===== Texte présenté =====

Esquisse sommaire pour la conception et la réalisation d’une œuvre artistique dans le cadre du 1% | Restructuration de l’ancienne caserne Chabran | Préfecture de Vaucluse | Projet non sélectionné | 2005
Un projet de Dalila Mahdjoub et Martine Derain
C’est un œuvre qui nous était demandée, mais avec une fonction assignée : elle devait «orienter» et «permettre à l’Etat d’affirmer son efficacité, sa volonté de lisibilité, accompagner agréablement et clairement le public»*. Mais une œuvre est-elle faite pour orienter? Ne doit-elle pas plutôt inquiéter le sens et perturber la perception? Alors, le geste artistique nous a semblé premier : le travail de l’imaginaire et du symbolique pour fonder et désigner, mais des formes qui permettent l’ouverture sur le réel.
Texte/contexte
L’Etat veut désormais se rendre lisible et transparent, supprimer ou simplifier les démarches et la vie des citoyens :Commission pour les simplifications administratives, Comité de simplification du langage administratif (1), mise en ligne des formulaires (2)… On veut une administration qui concentre ses moyens sur les services et non sur les procédures et les paperasses, on souhaite ne plus assujettir l’usager à « l’impôt papier», une administration moins papivore (3). Mais les formulaires sont complexes, labyrinthiques, sibyllins (cf note 1), il s’agit de mettre fin à la logique du guichet institutionnel qui impose à l’usager un parcours du combattant de guichets en guichets, pour remplir ou transmettre des informations (cf note 3). Pourtant, ce qui fonde le rapport du citoyen à l’Etat et aussi bien la permanence de ce rapport rien ne sert de le cacher, comme rien ne sert de cacher non plus la complexité de la gestion d’un territoire et d’une population c’est bien l’écrit et le papier (nous sommes gouvernés par des écrits !). On ne vient pas à la Préfecture par plaisir, mais toujours pour des formalités d’écriture et « faire des papiers ».
Image tirée du film de Pierre Legendre | Manière de voir, 1993 | CAF, Libération du 15 septembre 2005
Une administration est un univers de papier, un habitat social, une histoire vécue par les générations.
Pierre Legendre, Miroir d’une Nation, l’Ecole Nationale d’Administration, Mille et une nuits, 1999
L’expérience de ce rapport a été nécessairement vécue par chacun et par tous, citoyens et fonctionnaires : la préfecture est en prise sur la totalité du réel, dit le directeur des stages de l’ENA (4). On vient au guichet pour remettre ou chercher des papiers, et c’est le formulaire, qui est le medium de notre relation à l’administration, de notre corps à celui du fonctionnaire. Nous avons cherché ce qui passe, ce qui se passe «entre», le formulaire permet à la fois le contrôle et l’inscription de l’égalité des citoyens : sans écrit, comment faire valoir ses droits? Et c’est aussi l’accumulation des écrits et des papiers qui fait exister une population et peut-être un peuple.

=====

Consignes de l'exercice =>
(1) D'après le texte sur le projet pour la caserne Chabran, qu'est-ce qui sert de medium à notre relation avec l'administration ?
(2) Reprenez le texte sur le projet pour la caserne Chabran à la suite de sa dernière phrase.
Les lignes placées ensuite n'ont aucun rôle ici.

===== Extrait de source =====

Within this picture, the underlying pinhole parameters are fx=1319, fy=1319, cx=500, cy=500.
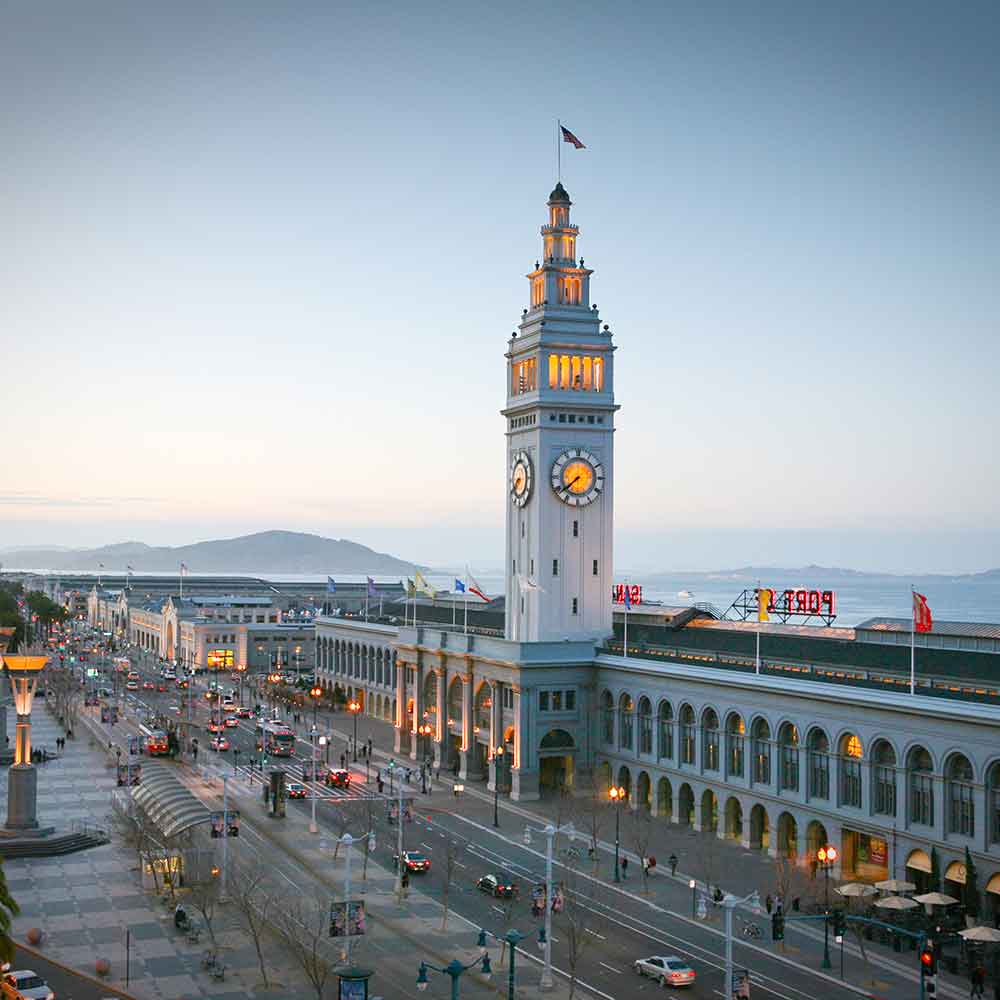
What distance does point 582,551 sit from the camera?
352 ft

=====

Réponses par consigne =>
(1) C'est le formulaire.

(2)
Ne l’oublions pas, le plus écrit de tous les écrits, c’est le corps humain, le premier des médias.
Pierre Legendre, Paroles poétiques échappées du texte, Editions du Seuil, 1982
Un matériau/des formes
Voilà ce que nous avons cherché, cette idée d’un rapport très concret et physique avec un matériau, les papiers, leur empilement, qui dit pour nous l’inscription dans le temps et les générations et la sédimentation d’une histoire partagée ne pas faire table rase du passé ! L’Etat aujourd’hui veut guider dans ces labyrinthes administratifs, ouvrir des portes, veut déplacer, faire bouger ces murs de papiers, rendre transparent… papiers, verre, mots sont notre matériau.
Jeux d’écritures : essai d’accumulation de mots et d’informations, atténuation progressive pour aller vers la lisibilité, choix typographique à faire, la phrase nous permet de faire un essai, mais l’idée triptyque est à travailler, il faudrait utiliser les deux côtés, jouer sur les transparences… La phrase est de Pierre Legendre.
Un espace/un geste/une déclinaison
Nous avions choisi de ne pas intervenir dans le jardin lui-même ne répondant sans doute pas exactement à la commande. Le projet du paysagiste et des architectes était très avancé, le jardin intégrait déjà deux objets chargés de sens, le monument de L’armée du Génie à ses morts et le Monument du Centenaire, l’éclairage nocturne était déjà imaginé (« L’Etat qui veille »*). Il nous semblait plus élégant de laisser le jardin tel quel, comme un espace d’agrément, calme, ouvert, que la ville et la préfecture souhaitaient offrir aux citoyens.
Nous avons proposé d’intervenir à l’intérieur des sas d’entrée des bâtiments ouverts au grand public. Derrière les sas vitrés, il y avait 3 portes, nous voulions placer un triptyque, comme une ligne brisée, 3 pans de murs de la même hauteur que les portes d’entrée, faits de formulaires empilés protégés par des plaques de verre (la recherche était à poursuivre : ce pouvait être des formulaires devant être détruits, obsolètes ou remplacés par des documents simplifiés. Nous devions connaître la « vie» des papiers à l’intérieur de la préfecture, leur condition d’archivage ou de destruction, préciser leur couleur, leur format, travailler la matière de cette masse gérée et toujours enrichie). Sur le verre, en sérigraphie, la liste de tous les bureaux et services. Par la typographie et le design, nous aurions rendu l’organisation lisible et les informations accessibles. Les pans de murs/papiers étaient placés près des portes dans un jeu de décalage à préciser, comme les interactions avec les éléments existants.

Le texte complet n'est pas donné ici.